Percepito per decenni come un impedimento all’atto amoroso e come un oggetto del mistero, il preservativo è stato a lungo oggetto di campagne informative rivolte al suo utilizzo frequente e a far capire al genere maschile quanto l’uso di contraccettivi fosse l’unica arma disponibile per arrestare la diffusione della piaga legata al virus Hiv.
Vinta con successo la lunga battaglia in Occidente, le stesse remore e gli stessi pregiudizi culturali attanagliano ora i paesi in via di sviluppo, dove la sola idea di convincere i maschietti ad indossare il preservativo appare ancora alla stregua di una chimera, per la gioia del virus Hiv e di una sovrappopolazione ormai diventata endemica.
Facendo leva sul Gentil Sesso, alcuni ricercatori sono in parte riusciti ad ovviare al problema, dando vita ad un particolare anello vaginale che, una volta indossato, consente di limare i rischi relativi alle infezioni da Hiv con punte statistiche in grado di spingersi fino al 30%.

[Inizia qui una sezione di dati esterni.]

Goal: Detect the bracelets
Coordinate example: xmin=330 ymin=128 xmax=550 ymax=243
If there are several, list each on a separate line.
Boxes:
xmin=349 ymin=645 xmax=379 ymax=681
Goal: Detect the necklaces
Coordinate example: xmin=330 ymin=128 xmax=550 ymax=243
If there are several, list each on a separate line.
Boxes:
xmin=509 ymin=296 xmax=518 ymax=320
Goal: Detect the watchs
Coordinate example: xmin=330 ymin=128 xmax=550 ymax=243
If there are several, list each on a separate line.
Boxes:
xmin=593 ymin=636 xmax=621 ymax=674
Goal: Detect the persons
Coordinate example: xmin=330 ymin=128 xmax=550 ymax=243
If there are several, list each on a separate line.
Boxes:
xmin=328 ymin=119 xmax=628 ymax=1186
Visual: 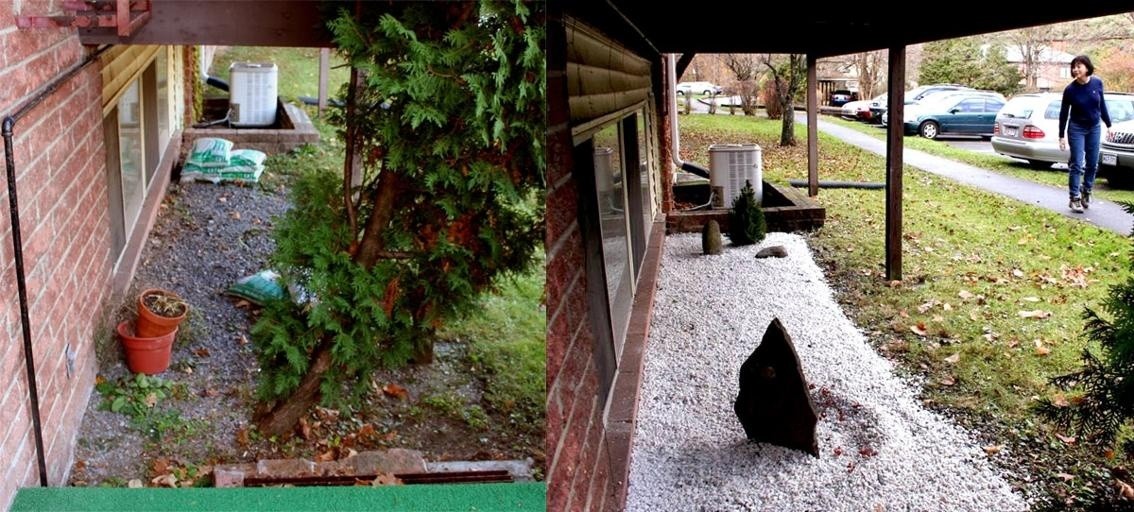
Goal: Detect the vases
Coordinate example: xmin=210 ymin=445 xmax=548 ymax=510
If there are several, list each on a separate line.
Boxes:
xmin=138 ymin=287 xmax=188 ymax=338
xmin=118 ymin=320 xmax=179 ymax=372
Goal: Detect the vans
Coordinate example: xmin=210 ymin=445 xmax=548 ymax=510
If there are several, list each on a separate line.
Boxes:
xmin=990 ymin=91 xmax=1133 ymax=178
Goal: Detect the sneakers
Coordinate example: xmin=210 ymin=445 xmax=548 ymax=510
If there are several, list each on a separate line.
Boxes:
xmin=1080 ymin=193 xmax=1090 ymax=208
xmin=1069 ymin=201 xmax=1083 ymax=212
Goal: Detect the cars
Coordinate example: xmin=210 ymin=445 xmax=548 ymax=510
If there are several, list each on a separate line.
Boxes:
xmin=675 ymin=82 xmax=717 ymax=96
xmin=840 ymin=88 xmax=889 ymax=122
xmin=706 ymin=82 xmax=721 ymax=95
xmin=881 ymin=90 xmax=1007 ymax=141
xmin=830 ymin=90 xmax=856 ymax=106
xmin=1098 ymin=119 xmax=1133 ymax=189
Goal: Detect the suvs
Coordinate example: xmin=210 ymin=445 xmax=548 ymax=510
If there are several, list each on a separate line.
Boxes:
xmin=882 ymin=82 xmax=974 ymax=111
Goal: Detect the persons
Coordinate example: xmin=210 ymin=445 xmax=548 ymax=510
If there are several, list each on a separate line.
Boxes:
xmin=1056 ymin=54 xmax=1114 ymax=214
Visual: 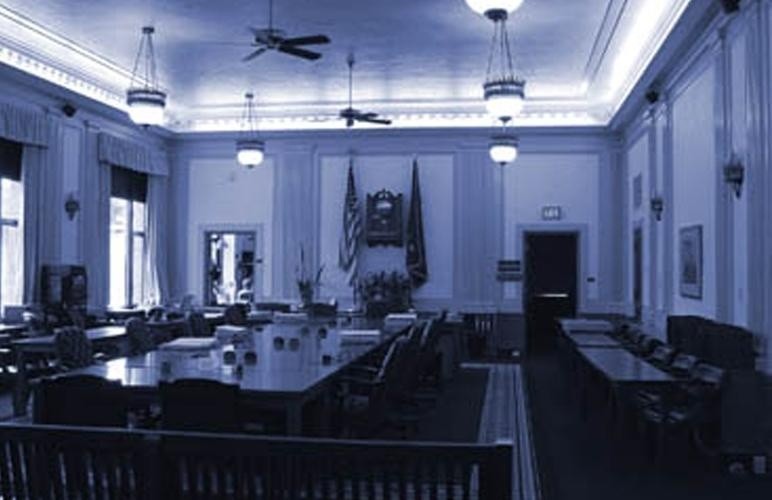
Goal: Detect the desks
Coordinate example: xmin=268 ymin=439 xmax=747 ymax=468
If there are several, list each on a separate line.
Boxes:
xmin=555 ymin=316 xmax=679 ymax=441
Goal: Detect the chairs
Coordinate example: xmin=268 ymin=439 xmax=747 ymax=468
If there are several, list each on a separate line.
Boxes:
xmin=606 ymin=315 xmax=727 ymax=451
xmin=0 ymin=294 xmax=457 ymax=436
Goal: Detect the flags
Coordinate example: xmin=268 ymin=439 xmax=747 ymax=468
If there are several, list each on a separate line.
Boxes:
xmin=405 ymin=156 xmax=429 ymax=286
xmin=338 ymin=163 xmax=362 ymax=288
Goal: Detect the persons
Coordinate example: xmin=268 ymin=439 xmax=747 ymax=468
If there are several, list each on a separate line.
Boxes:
xmin=237 ymin=277 xmax=254 ymax=301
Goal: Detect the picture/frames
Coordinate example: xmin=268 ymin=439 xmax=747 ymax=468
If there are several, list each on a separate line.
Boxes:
xmin=678 ymin=223 xmax=706 ymax=301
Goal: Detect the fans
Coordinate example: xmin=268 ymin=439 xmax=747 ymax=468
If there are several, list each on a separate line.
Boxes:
xmin=237 ymin=0 xmax=392 ymax=130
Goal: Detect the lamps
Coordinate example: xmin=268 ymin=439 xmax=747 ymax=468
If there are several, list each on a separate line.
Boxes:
xmin=124 ymin=25 xmax=168 ymax=132
xmin=478 ymin=7 xmax=527 ymax=167
xmin=232 ymin=91 xmax=266 ymax=171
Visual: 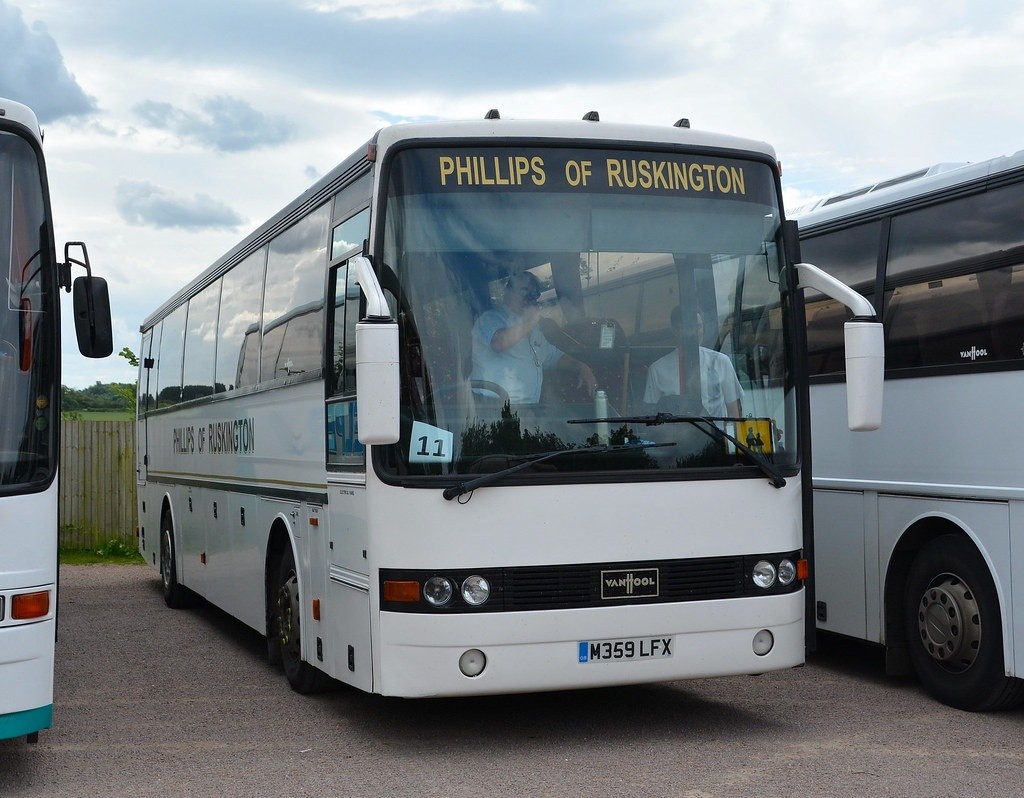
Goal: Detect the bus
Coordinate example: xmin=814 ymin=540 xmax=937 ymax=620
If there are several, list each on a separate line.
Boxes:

Testato con successo su un campione pari a 4588 donne sieronegative residenti in Sudafrica, Malawi, Zimbabwe e Uganda, l’anello vaginale basa la sua efficacia sulla presenza di una componente battericida in grado di contrastare le infezioni trasmissibili attraverso il rapporto sessuale e riesce così a contenere la possibilità che il virus Hiv si trasmetta da uomo a donna, magari andando a comportare anche rischi per la prole in arrivo.
Nel dettaglio, lo studio pubblicato sul New England Journal of Medicine ha mostrato una riduzione delle infezioni compresa tra il 27% e il 31% ed evidenziato come l’anello risulti particolarmente funzionale per le donne di età superiore ai 25 anni, dove il coefficiente di efficacia saliva fino al 37%; risultati più che soddisfacenti, in attesa che i maschietti si persuadano finalmente della necessità di indossare il preservativo.